House debates
Thursday, 24 June 2021
Adjournment
Housing Affordability: Frontline Workers
4:50 pm
Jason Clare (Blaxland, Australian Labor Party, Shadow Minister for Regional Services, Territories and Local Government) Share this | Hansard source
Not all heroes wear their undies on the outside. The last 12 months have reminded us who the real heroes in our local communities are. In Sydney, as the prospect of a potential lockdown creeps ever closer, those heroes are out there doing the job they do for us each and every day. I'm talking about nurses, cleaners, aged-care workers, fireys, ambulance officers and a lot more. They're people who don't get to work from home. They're people who get up early every morning—more often than not they put a uniform on—and then they hit the road. More often than not, they don't get paid a lot. And all too often, they have to travel a really long way to get to work, simply because they can't afford to live any closer.
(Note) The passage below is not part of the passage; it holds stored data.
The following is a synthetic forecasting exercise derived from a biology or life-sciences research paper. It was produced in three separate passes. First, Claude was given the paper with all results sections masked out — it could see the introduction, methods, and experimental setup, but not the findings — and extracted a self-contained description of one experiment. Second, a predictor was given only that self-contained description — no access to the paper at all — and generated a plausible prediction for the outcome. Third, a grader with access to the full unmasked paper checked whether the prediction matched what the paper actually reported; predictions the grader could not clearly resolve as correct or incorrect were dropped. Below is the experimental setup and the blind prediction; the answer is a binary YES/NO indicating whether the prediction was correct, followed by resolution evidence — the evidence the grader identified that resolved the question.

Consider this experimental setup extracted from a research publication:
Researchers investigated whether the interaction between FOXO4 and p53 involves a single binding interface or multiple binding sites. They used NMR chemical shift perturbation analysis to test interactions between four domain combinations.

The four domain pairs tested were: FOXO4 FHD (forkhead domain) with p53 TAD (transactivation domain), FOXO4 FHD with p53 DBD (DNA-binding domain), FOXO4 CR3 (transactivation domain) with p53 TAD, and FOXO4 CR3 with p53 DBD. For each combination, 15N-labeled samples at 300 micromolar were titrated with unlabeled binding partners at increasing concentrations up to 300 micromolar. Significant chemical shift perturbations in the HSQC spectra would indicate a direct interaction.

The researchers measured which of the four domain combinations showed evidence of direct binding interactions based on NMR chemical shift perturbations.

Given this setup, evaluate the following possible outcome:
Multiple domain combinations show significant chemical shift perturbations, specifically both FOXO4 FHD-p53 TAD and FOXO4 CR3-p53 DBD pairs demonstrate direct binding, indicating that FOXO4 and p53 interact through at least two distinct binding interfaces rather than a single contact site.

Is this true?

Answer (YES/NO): YES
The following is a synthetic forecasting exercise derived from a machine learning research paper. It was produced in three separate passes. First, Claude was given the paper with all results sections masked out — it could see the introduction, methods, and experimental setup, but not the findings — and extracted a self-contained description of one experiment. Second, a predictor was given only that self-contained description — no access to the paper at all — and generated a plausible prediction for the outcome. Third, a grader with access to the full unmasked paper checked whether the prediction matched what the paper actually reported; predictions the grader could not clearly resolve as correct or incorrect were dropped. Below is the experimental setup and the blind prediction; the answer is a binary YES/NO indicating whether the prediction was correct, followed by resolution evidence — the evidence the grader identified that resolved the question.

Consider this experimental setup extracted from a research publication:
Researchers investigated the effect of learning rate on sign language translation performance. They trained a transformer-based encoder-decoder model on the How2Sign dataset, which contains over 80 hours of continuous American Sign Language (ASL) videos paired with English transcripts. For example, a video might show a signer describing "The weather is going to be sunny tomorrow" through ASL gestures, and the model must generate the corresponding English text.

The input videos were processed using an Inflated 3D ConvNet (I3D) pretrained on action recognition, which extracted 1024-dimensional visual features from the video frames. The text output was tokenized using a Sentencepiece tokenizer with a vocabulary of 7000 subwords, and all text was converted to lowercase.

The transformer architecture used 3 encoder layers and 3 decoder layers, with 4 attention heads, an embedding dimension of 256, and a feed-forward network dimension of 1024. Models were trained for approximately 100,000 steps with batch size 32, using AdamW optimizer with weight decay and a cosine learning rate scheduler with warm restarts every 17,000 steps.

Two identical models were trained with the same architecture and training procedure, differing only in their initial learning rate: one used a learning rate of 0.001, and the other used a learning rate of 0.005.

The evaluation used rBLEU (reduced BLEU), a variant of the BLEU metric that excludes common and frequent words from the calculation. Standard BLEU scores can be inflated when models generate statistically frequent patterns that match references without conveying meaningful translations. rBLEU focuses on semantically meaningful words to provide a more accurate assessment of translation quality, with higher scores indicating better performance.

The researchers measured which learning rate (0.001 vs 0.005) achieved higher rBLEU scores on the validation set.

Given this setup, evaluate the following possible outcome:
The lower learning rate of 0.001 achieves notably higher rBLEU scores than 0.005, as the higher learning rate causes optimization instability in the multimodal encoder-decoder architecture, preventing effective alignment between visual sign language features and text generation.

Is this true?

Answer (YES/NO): YES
Here is just one story that I heard recently. When the Northern Beaches Hospital opened in Sydney a couple of years ago, some of the nurses who worked there but lived in Penrith 90 kilometres away had to make the following sort of journey just to get to work. They'd all get together as a group at the train station in Penrith before five o'clock in the morning, before the sun came up. When they got on the train, everybody would go to sleep except one person. That person would stay awake to make sure everybody got off when the train got to Central. And then, when they got on a bus, the same routine would happen again—everyone would go to sleep except one person—all to make sure they got off the bus when they got to the hospital in time for their seven o'clock shift to start.
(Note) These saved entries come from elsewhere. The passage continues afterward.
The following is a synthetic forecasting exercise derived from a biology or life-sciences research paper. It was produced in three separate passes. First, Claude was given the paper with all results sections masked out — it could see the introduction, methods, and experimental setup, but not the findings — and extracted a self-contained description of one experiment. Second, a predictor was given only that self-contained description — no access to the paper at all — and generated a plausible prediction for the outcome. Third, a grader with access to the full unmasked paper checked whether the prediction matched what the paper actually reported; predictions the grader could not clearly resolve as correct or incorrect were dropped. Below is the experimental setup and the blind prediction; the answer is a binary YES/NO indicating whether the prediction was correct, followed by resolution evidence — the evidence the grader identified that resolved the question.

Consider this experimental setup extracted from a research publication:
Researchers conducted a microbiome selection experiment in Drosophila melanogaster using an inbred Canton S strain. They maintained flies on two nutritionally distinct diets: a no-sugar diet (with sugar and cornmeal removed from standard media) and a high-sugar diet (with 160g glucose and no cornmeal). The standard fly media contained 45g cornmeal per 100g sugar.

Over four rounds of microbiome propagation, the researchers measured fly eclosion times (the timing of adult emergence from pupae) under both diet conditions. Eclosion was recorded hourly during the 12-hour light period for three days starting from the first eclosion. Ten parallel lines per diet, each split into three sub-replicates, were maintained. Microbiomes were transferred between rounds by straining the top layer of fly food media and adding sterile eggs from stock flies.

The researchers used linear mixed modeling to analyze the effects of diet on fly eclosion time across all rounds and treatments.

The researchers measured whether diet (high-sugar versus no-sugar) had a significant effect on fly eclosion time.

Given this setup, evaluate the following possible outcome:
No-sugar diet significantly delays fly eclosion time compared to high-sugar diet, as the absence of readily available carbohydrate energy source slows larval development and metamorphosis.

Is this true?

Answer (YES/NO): NO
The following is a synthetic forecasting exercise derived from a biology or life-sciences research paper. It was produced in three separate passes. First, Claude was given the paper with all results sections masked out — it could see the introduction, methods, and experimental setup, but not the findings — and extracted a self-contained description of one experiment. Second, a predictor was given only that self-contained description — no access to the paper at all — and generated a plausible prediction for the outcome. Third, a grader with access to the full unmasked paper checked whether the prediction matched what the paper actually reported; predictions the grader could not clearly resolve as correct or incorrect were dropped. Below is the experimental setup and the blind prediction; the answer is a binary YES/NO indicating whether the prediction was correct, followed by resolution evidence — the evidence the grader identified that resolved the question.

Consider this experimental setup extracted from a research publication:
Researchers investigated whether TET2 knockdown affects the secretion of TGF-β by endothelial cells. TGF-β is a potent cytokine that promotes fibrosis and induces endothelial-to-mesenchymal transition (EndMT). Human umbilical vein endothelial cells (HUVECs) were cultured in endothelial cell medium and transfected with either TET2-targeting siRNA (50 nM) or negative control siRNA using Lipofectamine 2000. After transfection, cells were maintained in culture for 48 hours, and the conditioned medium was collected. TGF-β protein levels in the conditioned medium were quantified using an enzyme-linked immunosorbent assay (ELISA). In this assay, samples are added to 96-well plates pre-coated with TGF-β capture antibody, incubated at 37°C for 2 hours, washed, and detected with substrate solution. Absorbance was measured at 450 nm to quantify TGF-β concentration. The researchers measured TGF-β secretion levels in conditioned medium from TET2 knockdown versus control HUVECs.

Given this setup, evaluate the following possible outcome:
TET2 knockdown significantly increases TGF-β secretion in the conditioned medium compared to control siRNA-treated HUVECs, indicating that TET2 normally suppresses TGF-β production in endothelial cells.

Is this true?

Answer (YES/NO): YES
It gets worse than that. A couple of weeks ago, I read a story in the Newcastle Herald about a young woman named Chloe. Chloe is a nurse. She's 24. She's a nursing assistant who works at the local hospital. A year ago, the place she was renting with her boyfriend had the lease terminated. She got kicked out. It was not because they weren't paying the rent—they were good tenants—but because the landlord wanted to do renovations. Because the rental vacancy rates are so low there in Newcastle, they've struggled to find another place to rent. She is now sleeping in her car, on her own. These are the people that we rely upon to help us when we get sick, and they're sleeping in cars and sleeping in shifts on trains. It's hard to believe, but these are nurses in modern Australia. It's not healthy for them to be doing this; it's certainly not healthy for us either.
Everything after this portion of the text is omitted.